Music of 2009, part two

14th November 2009 – 3.10 pm

Oh my goodness, it's November and I am only just posting a second music review of 2009. It looks like I will have four reviews to complete for music bought this year, so I'd better pull my finger out.

I am over a year late in buying the second album from Cold War Kids, finally picking up Loyalty to Loyalty prior to going to one of the band's gigs. I'm not sure why I didn't buy the album when it was released, as the debut album is a quirky and emotional collection of pop songs, one that I very much enjoy. The band have clearly progressed from the first album, yet keeping their familiar styles and sounds, but there is a spark missing from Loyalty to Loyalty, a quality only indefinable in that I expect to be liking the songs but find them dreary instead. Even seeing Cold War Kids live at the Electric Ballroom doesn't bring any of their new songs to life, instead only highlighting how much more accessible the songs from the first album are. Hopefully, Cold War Kids are only struggling through the difficult second album and will return for a third having rediscovered their muse.

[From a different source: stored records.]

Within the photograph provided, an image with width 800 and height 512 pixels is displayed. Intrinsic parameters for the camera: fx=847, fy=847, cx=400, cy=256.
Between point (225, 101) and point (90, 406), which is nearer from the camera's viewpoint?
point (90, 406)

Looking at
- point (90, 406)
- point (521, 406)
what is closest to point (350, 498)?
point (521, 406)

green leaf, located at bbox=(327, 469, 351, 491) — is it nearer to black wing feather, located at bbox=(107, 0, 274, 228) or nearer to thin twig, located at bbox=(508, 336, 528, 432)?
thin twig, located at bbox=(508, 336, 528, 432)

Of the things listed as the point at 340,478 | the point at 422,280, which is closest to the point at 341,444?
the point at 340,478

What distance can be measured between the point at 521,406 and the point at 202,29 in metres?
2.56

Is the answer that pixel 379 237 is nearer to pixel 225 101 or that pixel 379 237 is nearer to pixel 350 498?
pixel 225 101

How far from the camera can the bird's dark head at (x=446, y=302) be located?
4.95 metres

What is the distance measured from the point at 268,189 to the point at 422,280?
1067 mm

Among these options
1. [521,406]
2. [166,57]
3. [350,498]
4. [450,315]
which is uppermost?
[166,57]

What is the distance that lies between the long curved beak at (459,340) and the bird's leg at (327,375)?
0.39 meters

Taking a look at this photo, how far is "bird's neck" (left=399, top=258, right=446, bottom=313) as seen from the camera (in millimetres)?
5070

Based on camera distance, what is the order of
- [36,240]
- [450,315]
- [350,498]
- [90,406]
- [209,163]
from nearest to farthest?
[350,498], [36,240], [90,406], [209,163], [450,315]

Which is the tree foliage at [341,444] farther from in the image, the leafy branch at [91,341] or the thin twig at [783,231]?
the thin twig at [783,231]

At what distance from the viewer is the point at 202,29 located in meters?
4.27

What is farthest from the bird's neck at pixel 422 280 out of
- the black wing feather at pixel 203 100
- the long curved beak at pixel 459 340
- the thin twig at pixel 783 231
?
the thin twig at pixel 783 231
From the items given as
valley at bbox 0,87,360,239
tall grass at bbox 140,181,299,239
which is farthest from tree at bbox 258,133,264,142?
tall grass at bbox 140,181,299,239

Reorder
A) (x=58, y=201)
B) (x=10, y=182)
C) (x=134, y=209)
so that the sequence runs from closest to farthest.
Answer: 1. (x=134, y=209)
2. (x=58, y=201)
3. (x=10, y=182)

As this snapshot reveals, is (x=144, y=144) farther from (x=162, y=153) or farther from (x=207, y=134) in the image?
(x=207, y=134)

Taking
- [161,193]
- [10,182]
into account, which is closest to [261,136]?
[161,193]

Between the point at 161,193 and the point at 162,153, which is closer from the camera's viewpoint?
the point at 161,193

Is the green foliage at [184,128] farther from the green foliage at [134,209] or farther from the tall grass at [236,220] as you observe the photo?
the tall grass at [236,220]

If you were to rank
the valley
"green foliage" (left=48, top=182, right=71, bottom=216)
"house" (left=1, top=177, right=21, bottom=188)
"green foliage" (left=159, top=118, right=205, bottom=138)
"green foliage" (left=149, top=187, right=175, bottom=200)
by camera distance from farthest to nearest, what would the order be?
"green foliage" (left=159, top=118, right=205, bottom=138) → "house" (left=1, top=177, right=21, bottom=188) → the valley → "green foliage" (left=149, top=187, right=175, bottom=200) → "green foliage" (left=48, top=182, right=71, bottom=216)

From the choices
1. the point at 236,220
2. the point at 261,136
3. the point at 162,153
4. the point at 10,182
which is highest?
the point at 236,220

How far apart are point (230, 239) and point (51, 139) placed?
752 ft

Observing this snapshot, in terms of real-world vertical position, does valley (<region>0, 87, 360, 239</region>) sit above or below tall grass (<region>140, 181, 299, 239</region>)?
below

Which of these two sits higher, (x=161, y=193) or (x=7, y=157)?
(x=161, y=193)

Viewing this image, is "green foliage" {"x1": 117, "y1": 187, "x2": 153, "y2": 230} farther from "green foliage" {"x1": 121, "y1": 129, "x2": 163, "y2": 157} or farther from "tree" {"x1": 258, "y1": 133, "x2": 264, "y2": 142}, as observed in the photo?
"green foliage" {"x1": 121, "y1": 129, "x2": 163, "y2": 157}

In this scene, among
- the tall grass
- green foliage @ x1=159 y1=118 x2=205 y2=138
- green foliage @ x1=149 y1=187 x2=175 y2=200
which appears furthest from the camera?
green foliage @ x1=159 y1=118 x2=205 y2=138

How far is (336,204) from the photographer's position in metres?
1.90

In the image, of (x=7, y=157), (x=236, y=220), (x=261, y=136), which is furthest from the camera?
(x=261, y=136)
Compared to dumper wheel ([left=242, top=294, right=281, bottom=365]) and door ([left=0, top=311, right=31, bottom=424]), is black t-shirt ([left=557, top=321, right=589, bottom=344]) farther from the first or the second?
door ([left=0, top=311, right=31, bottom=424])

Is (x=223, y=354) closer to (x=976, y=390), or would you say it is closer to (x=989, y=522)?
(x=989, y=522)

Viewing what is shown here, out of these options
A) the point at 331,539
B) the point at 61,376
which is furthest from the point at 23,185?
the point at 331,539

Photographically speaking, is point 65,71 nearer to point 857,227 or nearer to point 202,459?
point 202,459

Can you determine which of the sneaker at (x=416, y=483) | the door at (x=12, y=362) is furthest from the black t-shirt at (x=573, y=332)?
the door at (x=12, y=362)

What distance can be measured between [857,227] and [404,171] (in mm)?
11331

Pink Mountaintops return to inject another dose of folk-rock with third album Outside Love. The understated, emotional and country-tinged songs build on the previous albums without feeling like an mere encore, revealing a new dimension to the music. Whilst there is nothing particularly remarkable about the new album, Pink Mountaintops once again deliver a solid and enjoyable release.

I first learn of It Hugs Back from a review in the NME, and am excited to turn up to see Holy Fuck at the Scala and find It Hugs Back supporting. I snap up debut album Inside Your Guitar from the desk in the lobby before dashing in to catch most of the band's performance, which is both subdued and exciting, a sensation I later relive listening to the album. Although Inside Your Guitar doesn't quite match seeing It Hugs Back live, the album is a fabulous collection of pop songs that border on shoegazing in all the best ways. The album is a wonderful addition to my library that will get plenty more plays, and I hope to see more of It Hugs Back in the future.

I have to admit that when I was considering buying The Seldom Seen Kid by Elbow earlier this year I was still somehow confusing them with Athlete, a band I am not particularly fond of, hence explaining my initial reluctance to buy the album. I think my confusion has cleared now, particularly with Athlete reappearing recently, and I have been listening to The Seldom Seen Kid quite a lot. From the opening blares interrupting the stillness of Starlings, to the catchy single Grounds for Divorce, and past the most uplifting anthem I have heard for years in One Day Like This, a thoroughly entertaining listen is only spoilt by the peculiar The Fix, which tells a drab story that refuses to end. But I won't let a single song ruin my enjoyment of this excellent album.

On first listening to Telegraphs I am greeted by what sounds like fairly generic rock. It's good but nothing really grabs me. But however generic We Were Ghosts may sound initially, it is never bland. There are subtle hooks that keep me coming back for more, until I realise I am listening to a great debut album from a seriously good band. Everything falls in to place. I am hearing the insightful and topical lyrics that stir emotions in me, what first sounds only like technical arrangements become nicely layered tracks that reward repeated listens, and the album fits together as a competent whole. Seeing Telegraphs live at Islington Academy 2 serves to solidify their position with me as a cut above the rest. I hear the band are recording their second album already.

With a name like The Joy Formidable there is no way I can resist buying debut album A Balloon Called Moaning. Although it seems difficult to find at first, I eventually order a copy easily enough through the band's website. The first song, The Greatest Light is the Greatest Shade, grabs me immediately and refuses to let go. Even when I reach the end, after the repeated last line stops to draw a breath, and I don't think I'll hear any music more glorious, another hook digs deep in to me and keeps my spirit lifted for the next song, and for each song afterwards, until the album sadly fades quietly, not wanting to announce its departure too loudly for fear of causing emotional distress. The Joy Formidable are in position to be my favourite new band.

Sad Day for Puppets is another band with a super name, compelling me to explore their music. The first album from the Swedish band is Unknown Colours, and it bops along quite merrily, with jaunty tunes and pleasing vocals, treading the line between pop and shoegazing. Every time I listen to Unknown Colours I get a sense that I want to enjoy the music, and although I recognise the songs when they are played none of them seem to stick in my memory. My impression is that the album is perfectly good, one that I will doubtless enjoy with each listen, and it is unfortunate only in that I buy it at the same time as some exceptional music that captures my attention more vividly.

Dinosaur Jr. are back with new album Farm, again featuring the full original line-up of the band. As can be expected, the songs are loud, lo-fi monsters, with guitar solos that impress without either wailing hideously or forgetting the music as a whole. J. Mascis's unmistakable vocals are superbly layered over the fuzz of the overdriven guitars and full drums, as song after song feels like it could pound my in to submission if only each one weren't pumping adrenalin directly in to my pleasure system.